As a comparison, grid trading is actually based on the same principle. You can keep buying when it is falling, and then sell it when it is rising. This can also make profits. Therefore, the process of market making can actually be regarded as a grid. The process of trading.

Watch out for liquidity pool depletion

As defi is currently entering a phased hotspot, before the emergence of new influential gameplay, defi may appear to be in a certain state of flameout. In fact, this is a process of shuffling the market, and in this process, we need more Pay attention to the market making of small currencies, where the liquidity pool is prone to exhaustion.

The depletion of the liquidity pool is actually a method with a certain "conspiracy", which can be used as the main shipping method. When we find that the interest rate of a certain pool is relatively high, we do not have to participate in it. In fact, it may be the pool's The amount of funds is relatively small, so the income of each participant will naturally be higher, but here, why are there fewer participants?

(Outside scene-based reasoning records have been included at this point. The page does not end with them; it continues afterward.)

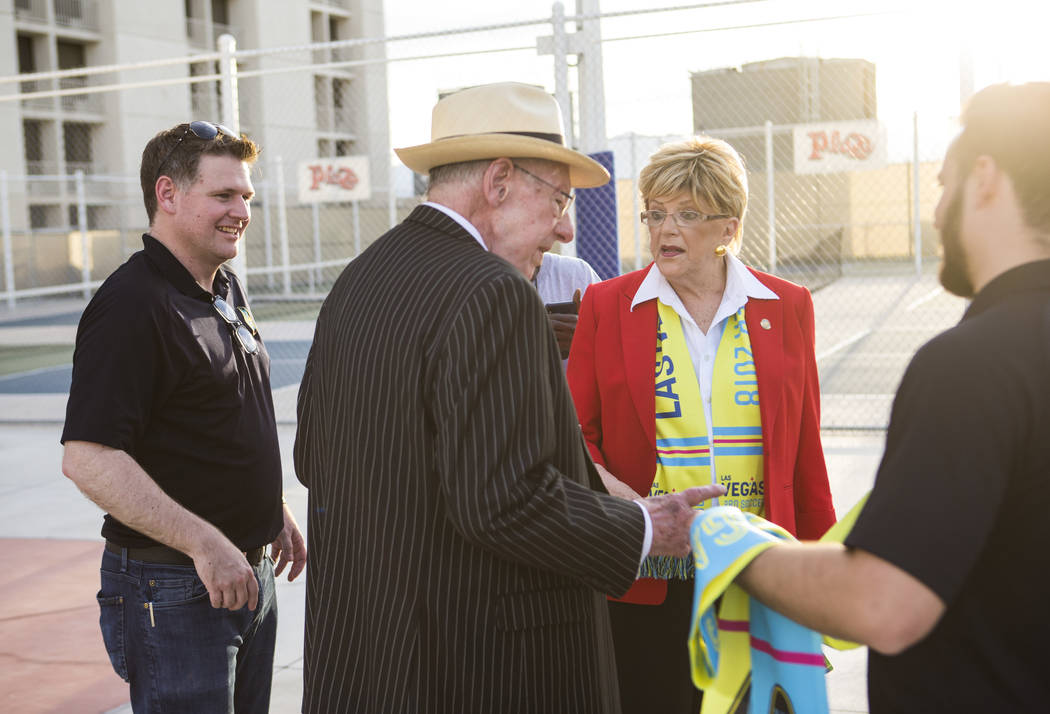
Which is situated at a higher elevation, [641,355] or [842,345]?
[641,355]

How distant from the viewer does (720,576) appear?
1.68m

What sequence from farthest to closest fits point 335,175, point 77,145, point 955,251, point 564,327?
point 77,145 < point 335,175 < point 564,327 < point 955,251

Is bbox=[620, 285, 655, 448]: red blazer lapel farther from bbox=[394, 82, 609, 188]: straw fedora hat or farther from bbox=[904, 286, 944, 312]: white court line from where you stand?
bbox=[904, 286, 944, 312]: white court line

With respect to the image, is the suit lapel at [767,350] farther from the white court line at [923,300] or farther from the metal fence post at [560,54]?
the white court line at [923,300]

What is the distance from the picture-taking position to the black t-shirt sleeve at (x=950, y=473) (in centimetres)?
129

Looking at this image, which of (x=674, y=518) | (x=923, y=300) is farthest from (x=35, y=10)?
(x=674, y=518)

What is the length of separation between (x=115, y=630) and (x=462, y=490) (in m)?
1.29

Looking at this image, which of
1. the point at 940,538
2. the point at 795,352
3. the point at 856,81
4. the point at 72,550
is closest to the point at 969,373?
the point at 940,538

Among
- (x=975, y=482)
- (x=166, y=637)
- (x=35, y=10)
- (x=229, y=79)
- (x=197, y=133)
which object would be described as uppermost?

One possible reason is that someone knows the news that the currency is going to fall, so in order to avoid losses, they cancel the participation, or just wake up and sell it directly. In this way, although the rate of return of participating in the liquidity pool will rise , but the risk of falling currency prices is hidden here, so once someone participates, it may become the best burial item for the main force to ship, and may even cause the liquidity pool to dry up. Zero is similar. Once no one injects funds into the pool, the pool will be abolished, and the currency may also be abolished. Therefore, choosing the mainstream currency is actually a relatively safe way, while other currencies that have skyrocketed or plummeted or unknown In fact, it is not recommended to do liquidity mining for a long time.

As a new product, liquidity market-making mining is actually not particularly designed in many aspects, and there are many loopholes. Therefore, as a participant, we should not only focus on high returns, but also consider the high risks involved.